CHAPTER XXIII
To draw the sting, withouten fail
Endeth the evil; and this tale.
“Isn’t he a beauty?” the “Gamin” asked, lifting her baby from the great white blanket upon which he was crawling about, and flourishing him in her extended arms toward Pavlo, who had arrived an hour before from Salvières.
“Man or woman?” the young officer demanded, somewhat peremptorily. “I can never remember the sex of a thing not old enough to wear trousers.”
“Awfully stupid of you!” Marguerite contemptuously commented. “Especially since he bears your name, and you were his proxy-godfather, mon ami!”
“That’s true, too!” admitted Pavlo, more meekly. “Proxy-godfather—not godfather by proxy. There’s a difference.”

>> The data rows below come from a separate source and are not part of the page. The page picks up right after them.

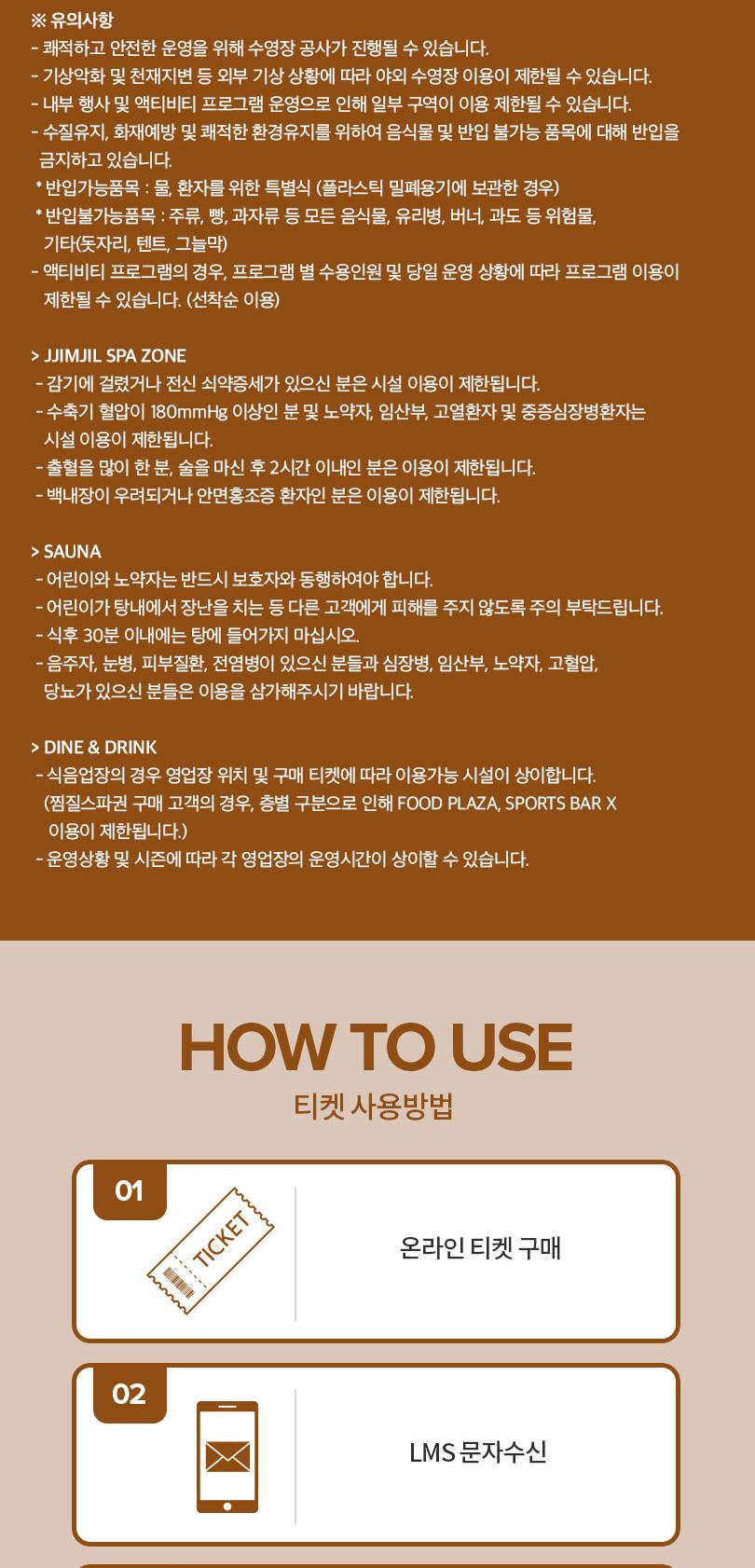 ※ 유의사항
- 쾌적하고 안전한 운영을 위해 수영장 공사가 진행될 수 있습니다.
- 기상악화 및 천재지변 등 외부 기상 상황에 따라 야외 수영장 이용이 제한될 수 있습니다.
- 내부 행사 및 액티비티 프로그램 운영으로 인해 일부 구역이 이용 제한될 수 있습니다.
- 수질유지, 화재예방 및 쾌적한 환경유지를 위하여 음식물 및 반입 불가능 품목에 대해 반입을 금지하고 있습니다.
* 반입가능품목 : 물, 환자를 위한 특별식 (플라스틱 밀폐용기에 보관한 경우)
* 반입불가능품목 : 주류, 빵, 과자류 등 모든 음식물, 유리병, 버너, 과도 등 위험물, 기타(돗자리, 텐트, 그늘막)
- 액티비티 프로그램의 경우, 프로그램 별 수용인원 및 당일 운영 상황에 따라 프로그램 이용이 제한될 수 있습니다. (선착순 이용)

> JJIMJIL SPA ZONE
- 감기에 걸렸거나 전신 쇠약증세가 있으신 분은 시설 이용이 제한됩니다.
- 수축기 혈압이 180mmHg 이상인 분 및 노약자, 임산부, 고열환자 및 중증심장병환자는 시설 이용이 제한됩니다.
- 출혈을 많이 한 분, 술을 마신 후 2시간 이내인 분은 이용이 제한됩니다.
- 백내장이 우려되거나 안면홍조증 환자인 분은 이용이 제한됩니다.

> SAUNA
- 어린이와 노약자는 반드시 보호자와 동행하여야 합니다.
- 어린이가 탕내에서 장난을 치는 등 다른 고객에게 피해를 주지 않도록 주의 부탁드립니다.
- 식후 30분 이내에는 탕에 들어가지 마십시오.
- 음주자, 눈병, 피부질환, 전염병이 있으신 분들과 심장병, 임산부, 노약자, 고혈압, 당뇨가 있으신 분들은 이용을 삼가해주시기 바랍니다.

> DINE & DRINK
- 식음업장의 경우 영업장 위치 및 구매 티켓에 따라 이용가능 시설이 상이합니다. (찜질스파권 구매 고객의 경우, 층별 구분으로 인해 FOOD PLAZA, SPORTS BAR X 이용이 제한됩니다.)
- 운영상황 및 시즌에 따라 각 영업장의 운영시간이 상이할 수 있습니다.

HOW TO USE
티켓 사용방법

01
TICKET
온라인 티켓 구매

02
LMS 문자수신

“A very serious nuance,” Marguerite reprehended; “you had the honor of proxyfying (Lord! I wonder if that’s the right way to put it?) His Majesty the Autocrat of All the Russias, and came loaded down with offerings like the Magi. Whew! You mind that golden christening-goblet studded with clear-set rubies and diamonds as big as haricot beans? It was a sore temptation not to have them strung into a necklace for myself.”

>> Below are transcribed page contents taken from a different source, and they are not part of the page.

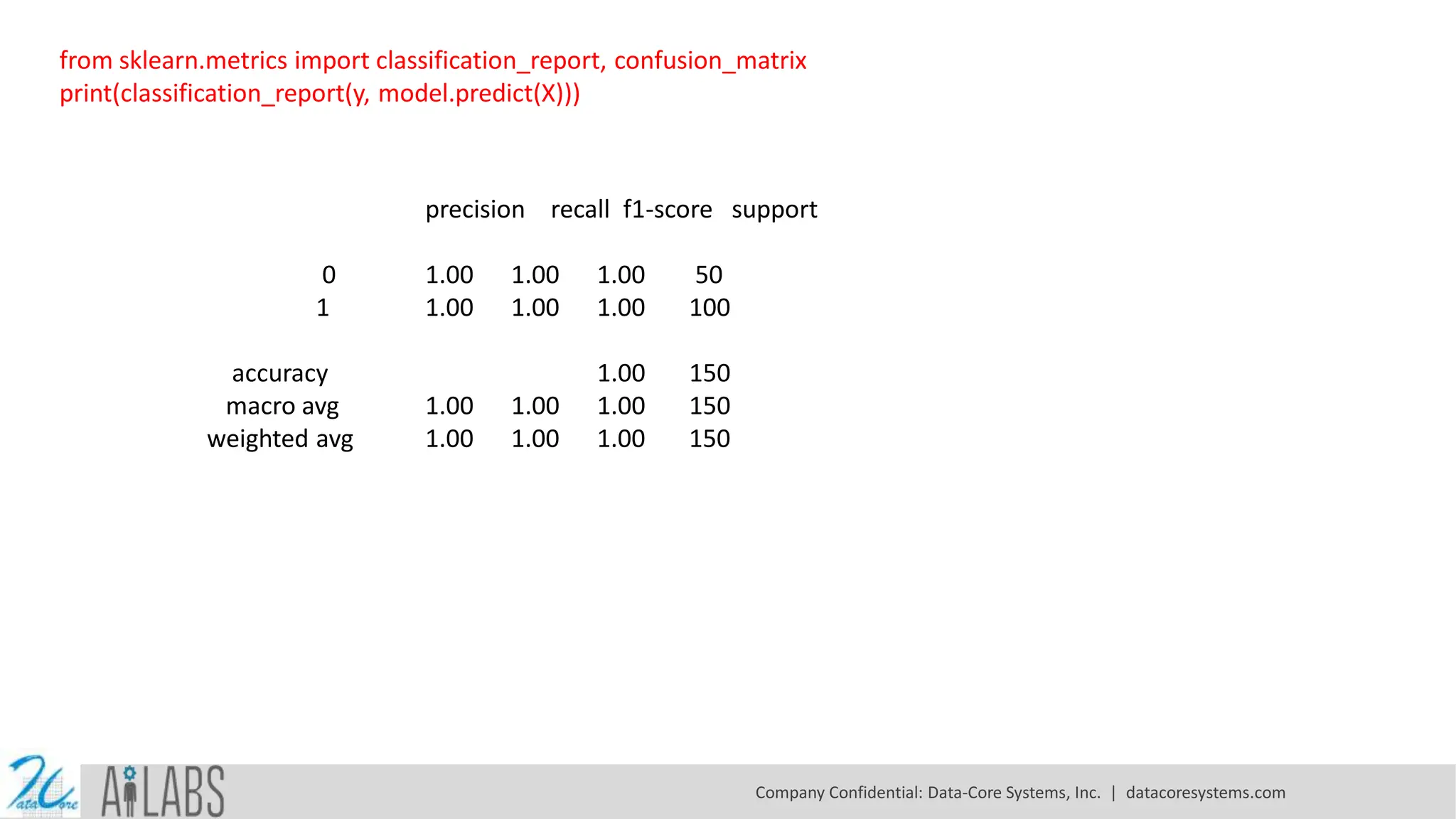 from sklearn.metrics import classification_report, confusion_matrix
print(classification_report(y, model.predict(X)))

| | precision | recall | f1-score | support |
|---|---|---|---|---|
| 0 | 1.00 | 1.00 | 1.00 | 50 |
| 1 | 1.00 | 1.00 | 1.00 | 100 |
| accuracy | | | 1.00 | 150 |
| macro avg | 1.00 | 1.00 | 1.00 | 150 |
| weighted avg | 1.00 | 1.00 | 1.00 | 150 |

DataCore AiLABS

Company Confidential: Data-Core Systems, Inc. | datacoresystems.com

“As if your jewel-coffers were not teeming and running over already,” he scoffed. “Don’t forget your own little cadeau-de-relevailles from the same Imperial source, Madame la Princesse Palitzin. Pearls the size of hazelnuts—large hazelnuts at that—are not picked up in the hoof-prints of a pack-mule.” And he pointed to the strands coiled about her white neck beneath the sheer ananas-batiste of her corsage. “Why, they reveal their orient, smoored as they are by this stuff you wear.”
“Smoored,” she shrugged. “Who ever heard of speaking so insolently of autocratic pearls?”

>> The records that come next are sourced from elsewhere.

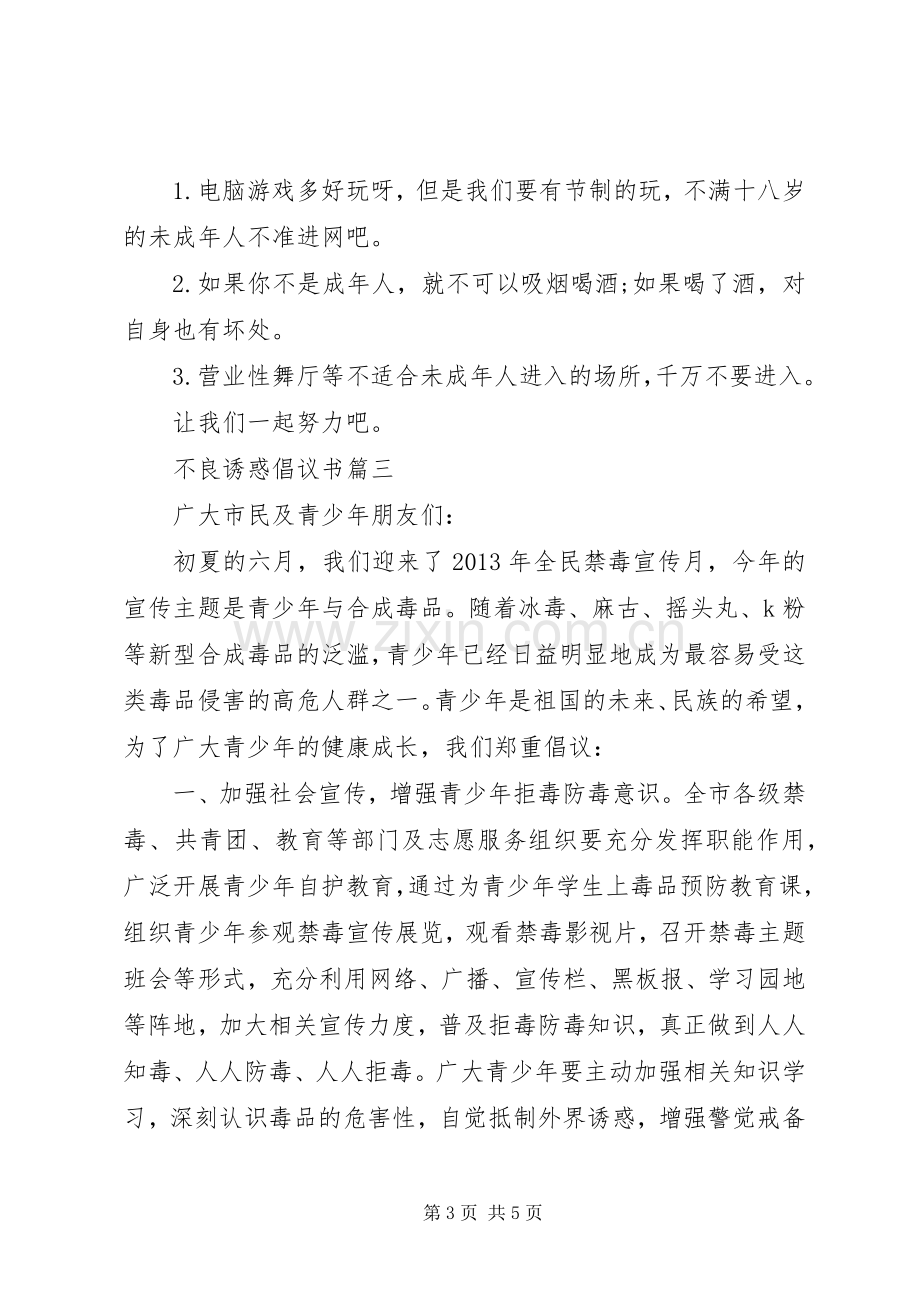 1.电脑游戏多好玩呀，但是我们要有节制的玩，不满十八岁的未成年人不准进网吧。

2.如果你不是成年人，就不可以吸烟喝酒;如果喝了酒，对自身也有坏处。

3.营业性舞厅等不适合未成年人进入的场所,千万不要进入。

让我们一起努力吧。

不良诱惑倡议书篇三

广大市民及青少年朋友们：

初夏的六月，我们迎来了2013年全民禁毒宣传月，今年的宣传主题是青少年与合成毒品。随着冰毒、麻古、摇头丸、k粉等新型合成毒品的泛滥,青少年已经日益明显地成为最容易受这类毒品侵害的高危人群之一。青少年是祖国的未来、民族的希望，为了广大青少年的健康成长，我们郑重倡议：

一、加强社会宣传，增强青少年拒毒防毒意识。全市各级禁毒、共青团、教育等部门及志愿服务组织要充分发挥职能作用，广泛开展青少年自护教育,通过为青少年学生上毒品预防教育课，组织青少年参观禁毒宣传展览，观看禁毒影视片，召开禁毒主题班会等形式，充分利用网络、广播、宣传栏、黑板报、学习园地等阵地，加大相关宣传力度，普及拒毒防毒知识，真正做到人人知毒、人人防毒、人人拒毒。广大青少年要主动加强相关知识学习，深刻认识毒品的危害性，自觉抵制外界诱惑，增强警觉戒备

第3页 共5页

www.zixin.com.cn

Marguerite, though transformed by the plenitude of her happiness, was never more than now deserving of her nickname of “Moonglade.” Standing there on the broad terrace of La Tour du Chevalier, she looked every bit as young as she had done when Basil had visited her at the Hôtel de Plenhöel just after his marriage with Laurence Seton. Slender, erect, ethereal as ever, and dainty with the daintiness of a flower, there was nothing full-blown as yet about this Marguerite of Marguerites, and her father, walking up from the plaisance, smiled with pride as he saw her.